**** Supplied records ****
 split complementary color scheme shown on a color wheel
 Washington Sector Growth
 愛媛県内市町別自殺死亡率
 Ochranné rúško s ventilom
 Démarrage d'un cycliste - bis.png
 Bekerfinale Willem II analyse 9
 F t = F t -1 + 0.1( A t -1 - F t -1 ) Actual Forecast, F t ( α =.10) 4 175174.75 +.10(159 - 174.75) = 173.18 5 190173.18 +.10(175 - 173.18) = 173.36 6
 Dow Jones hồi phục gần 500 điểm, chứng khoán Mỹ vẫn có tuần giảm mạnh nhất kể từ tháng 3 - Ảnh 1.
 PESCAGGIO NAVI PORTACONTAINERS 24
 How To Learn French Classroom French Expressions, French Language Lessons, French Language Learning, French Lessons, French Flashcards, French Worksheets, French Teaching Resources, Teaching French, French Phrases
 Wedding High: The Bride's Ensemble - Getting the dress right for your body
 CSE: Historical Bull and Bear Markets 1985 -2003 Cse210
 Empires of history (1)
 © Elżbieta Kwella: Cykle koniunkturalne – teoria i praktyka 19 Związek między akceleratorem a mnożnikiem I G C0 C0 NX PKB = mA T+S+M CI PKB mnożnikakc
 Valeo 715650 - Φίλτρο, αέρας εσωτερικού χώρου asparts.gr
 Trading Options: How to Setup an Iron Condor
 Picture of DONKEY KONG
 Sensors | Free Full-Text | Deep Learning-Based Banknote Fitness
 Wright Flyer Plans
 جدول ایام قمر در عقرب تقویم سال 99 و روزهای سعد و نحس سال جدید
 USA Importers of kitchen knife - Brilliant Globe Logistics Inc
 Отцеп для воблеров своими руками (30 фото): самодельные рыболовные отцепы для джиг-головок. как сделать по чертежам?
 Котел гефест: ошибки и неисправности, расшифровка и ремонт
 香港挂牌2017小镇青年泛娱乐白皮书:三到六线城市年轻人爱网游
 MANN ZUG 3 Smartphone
****
What you should do: The word to find is "Learning". Copy every line of the data that holds it.

Task output:
 How To Learn French Classroom French Expressions, French Language Lessons, French Language Learning, French Lessons, French Flashcards, French Worksheets, French Teaching Resources, Teaching French, French Phrases
 Sensors | Free Full-Text | Deep Learning-Based Banknote Fitness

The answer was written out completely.